Mental changes, my oh my! The struggle is real. Struggling to realize that you are not severely obese anymore. I look in the mirror and sometimes must tell myself that I am no longer considered obese and am smaller than most Americans.
I would say that about 90% of the time, I am so happy with what I see. It is so important that you can recognize your progress and be PROUD! Prior to surgery, I took medication for anxiety. I am now completely off all medication! Talk about a NSV! Understanding what hunger is and not bored eating is still real. The VSG doesn’t fix your brain's need to snack or use food as a coping mechanism, but that is something you can totally do, I did!
Special Milestones & Non-Scale Victories
Let’s talk NSV’s… My favorite!
- My absolute favorite thing is being able to do anything with my son! We go to trampoline parks, and I last longer jumping than he does, haha! I climb through jungle gyms, chase him everywhere and just have fun living life with him!
- A huge NSV for me was running a mile straight through. This is huge because I have literally never done this in my entire life! I used to hate working out, really sweating in general. Now I have found that not only do I feel so much better, but it is a huge stress reliever for me.
- Who hates going to any event with stadium seating? I know I sure did. I used to dread going to concerts or my favorite team games because the standard seats were “so small”. Now, I go and am not embarrassed because I fit just perfect with some room to spare… not spilling over into the person next to me.
- I can remember the last vacation I went on in September of 2019, my airplane seatbelt had so much slack in it I took a picture.
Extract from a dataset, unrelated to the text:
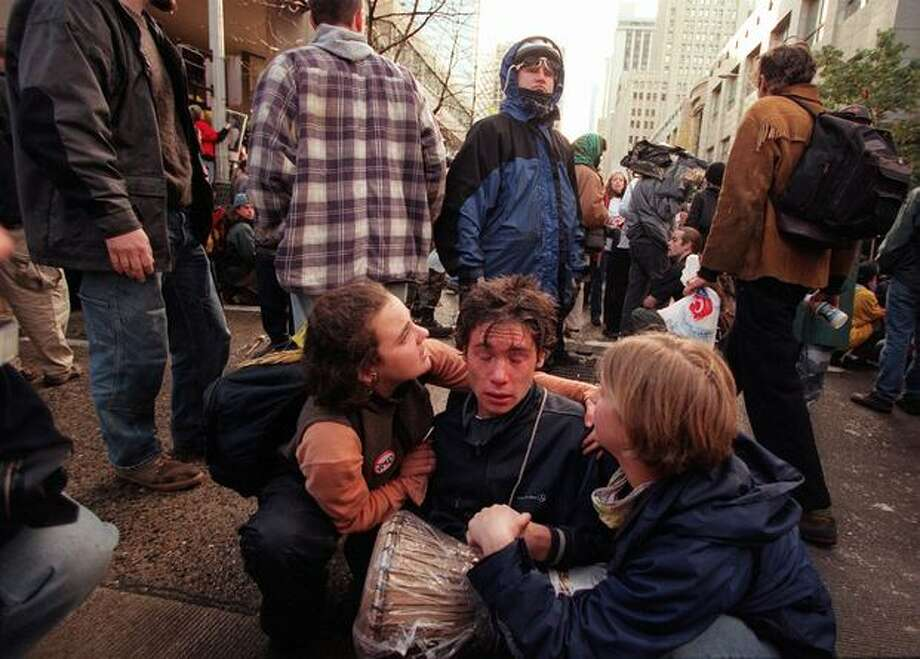 WTO protesters comfort a fellow demonstrator as he recovers from tear gas on Nov. 30, 1999. (Photo by Paul Joseph Brown) Photo: Seattle Post-Intelligencer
Now, that might be my favorite NSV. No, I changed my mind, my all time favorite NSV is how great I feel about myself. The self-confidence when doing anything is the best feeling ever.
- I love walking into a meeting and having the confidence to run the meeting without worrying if people are looking at my ugly fat clothes or how uncomfortable I used to look in general!
Who am I kidding, all NSVs are my favorite. Really, every single piece of this journey has been my favorite!
I cannot tell you how happy I am with my decision. I love my life and who I am. I love how I look and my fitness goals. Most importantly, I love all the pictures I take with my son! We stay active and live a healthy lifestyle because I never want to go back to the miserable place, I was in.
I can go out to eat and eat “normally” (in smaller potions of course). I get to shop at any store I want now and don’t have to go to the biggest size immediately.
Most of all, I love how overall happy I am. I have found myself again and you can too!